# Bridgestone Turanza Update



## captaintruckee (Dec 31, 2006)

First, I want to thank everyone who reads and posts helpful information on this forum. With out all of you I would not have been directed to the Turanza service bulletin and my dealer would not have told me either. So here is the link again for anyone who is having problems with this tire.

http://www.bmwtis.com/tsb/bulletins/bulletin_graphic_temp/B360606g.htm

Over the summer I took our '07 328xi in because of the abnormal wear and tire noise on the Turanzas. They replaced them at a prorated cost (ended up being about $340) because we had almost 19k on them. I would have purchased them at the tire rack, but the cost and hassle did not justify that (I hate giving the Reno, NV dealer any business unless I have to).

They were replaced with the same tire (I was told that Bridgestone had a bad batch on the previous tires). So I said ok fine (what choice did I have).

Well, I went back after 14K on the next set of "improved" Turanzas. Same loud noise and abnormal wear. Dealer said it was out of balance and charged my wife $60 for balancing . Well that didn't fix it of course. So it went back in and the service rep. wanted to due the same thing as the first time.. prorate them and replace them. I blew a gasket to say the least. Between my claims of fraud, and threat to go to the Better Business Bureau, they refunded the $60 balancing fee which I requested and said they would talk to BMWNA regarding a resolution. That was over a week ago and still no reply.

So before I get on the phone to follow up and get my blood pressure good and high, has anyone had any real resolution regarding these obviously defective tires? What was the resolution and how did you go about getting it?

At 30K I would not have minded replacing the tires as that is getting up there in mileage. But at 19K and still having to pay over $300 and then having them fail again at 14k on new ones.. well that is simply unacceptable.

Thanks in advance for any new information!


----------



## ronaries (Feb 9, 2008)

*turanza EL42 tires*

I have these tires on my 2005 Acura TL. If it is of any interest, there is a wealth of information - and complaints - about this tire on the acura tl board of edmunds. 
Many acura owners specified the Michelin Pilots as anupgrade alternative to the turanza's once the problems became known (unfortunately, I didn't know about this then!). 
The problem was worst witht the 2004 cars - later, Bridgestone claims they modified the tire and the problems diminished. The problem which I have experienced with the acura tires are poor treadware and the sensation of a loss of grip or wandering occasionally.
Several original owners were able to get replacement of their tires free from Bridgestone. information on this is on the website referenced.
Good luck.


----------



## equ (Aug 11, 2004)

Sorry but that's the campaign... I think offering 50% off for 10k to 20k is fair. If you don't want these tires, put other ones on. Getting the balance fee back is fine but asking for more... Think of all the people (and they are there) who threw out their turanzas before the campaign came out. SOL, they didn't get a single cent.

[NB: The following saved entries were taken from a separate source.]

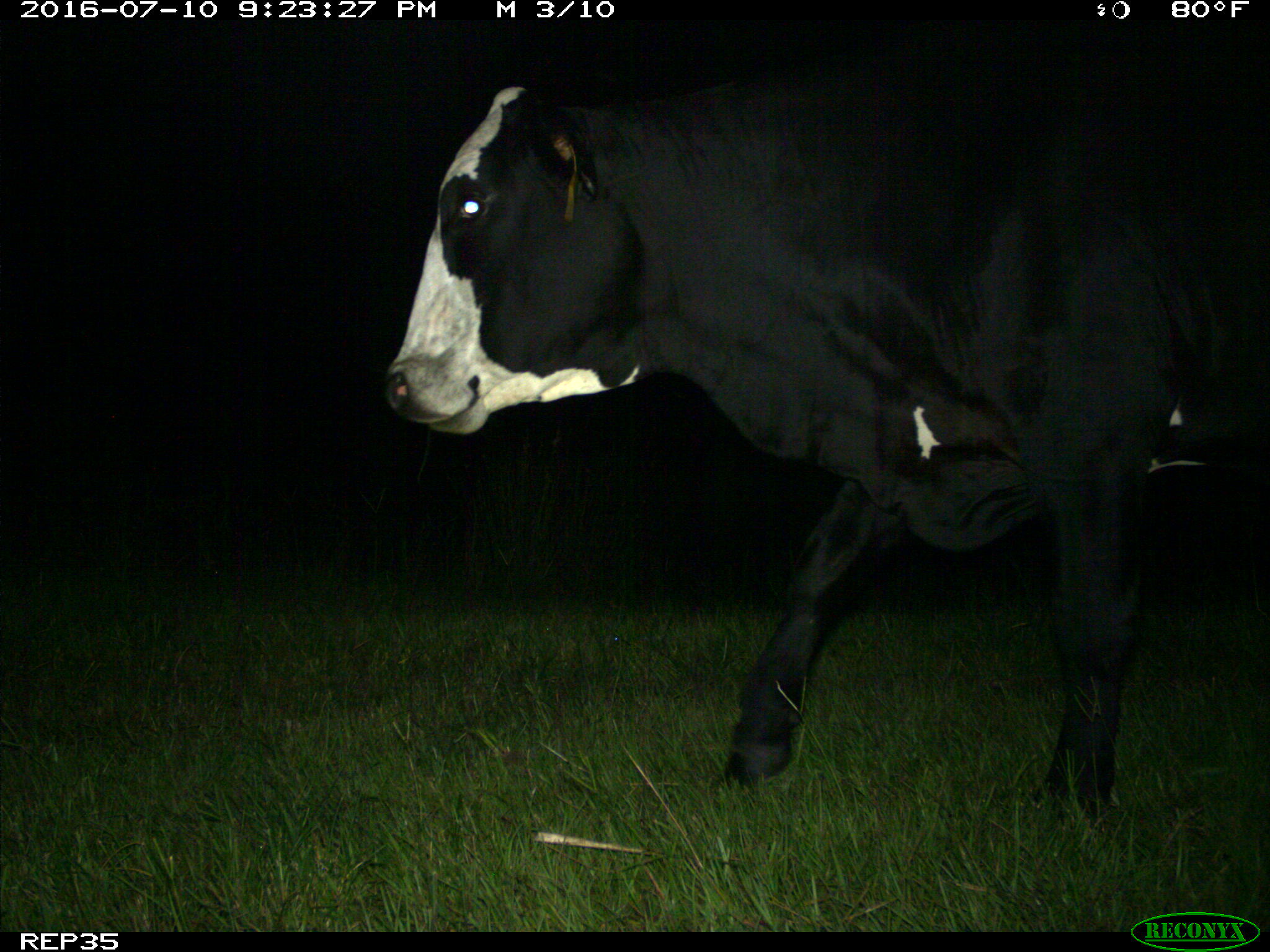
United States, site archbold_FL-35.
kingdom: Animalia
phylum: Chordata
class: Mammalia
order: Artiodactyla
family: Bovidae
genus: Bos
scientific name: Bos taurus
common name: domestic cow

I bought my 330xi when it just got a new set at 15k (at 50% off). Now at 20k, things are jolly. If it wears out by 30k, then I'll just get a set of pirelli, b-stone or g-year non-rfts. :dunno:


----------



## captaintruckee (Dec 31, 2006)

The sad fact is that these same tires are 1/4 the cost if purchased through tire rack as compared to the dealer.

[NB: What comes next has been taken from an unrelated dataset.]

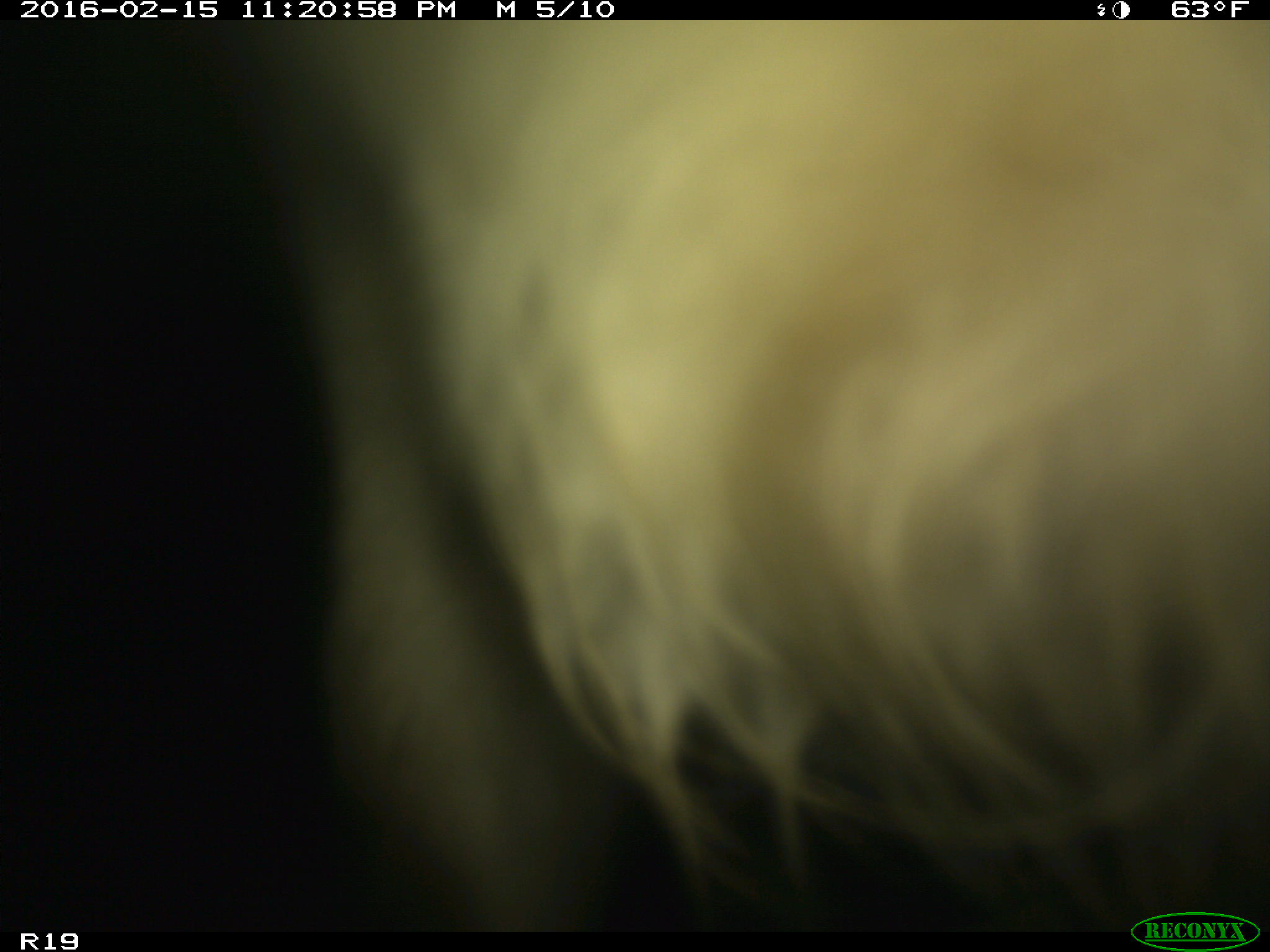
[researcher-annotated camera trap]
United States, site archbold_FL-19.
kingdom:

Anyhow, they ended up replacing the second set for no charge. So for about $400 we are on our 3rd set of Turanzas at almost 40K and have almost a new set of tires at the moment. Im happy to pay for prorated mileage, but when they replace one crappy tire set with the same crappy tire set and charge me for an obviosly defective tire I have an issue. Took some serius threats to get satisfaction.


----------



## alexbeemer (Sep 8, 2008)

*Tire wear and noise - service bulletin*

I am very grateful to previous posters as well.

My Bridgestone Runflat Turanzas started making noise months ago at about 15K;
I thought it was my new hearing aids !

Just made a service visit and was shown bald shoulders on a couple of tires and
bad wear on others, dealer plans to sell me Continentals.

I will show him the service bulletin tomorrow and let y'all know how it turns out.

Thanks, Alex in VA


----------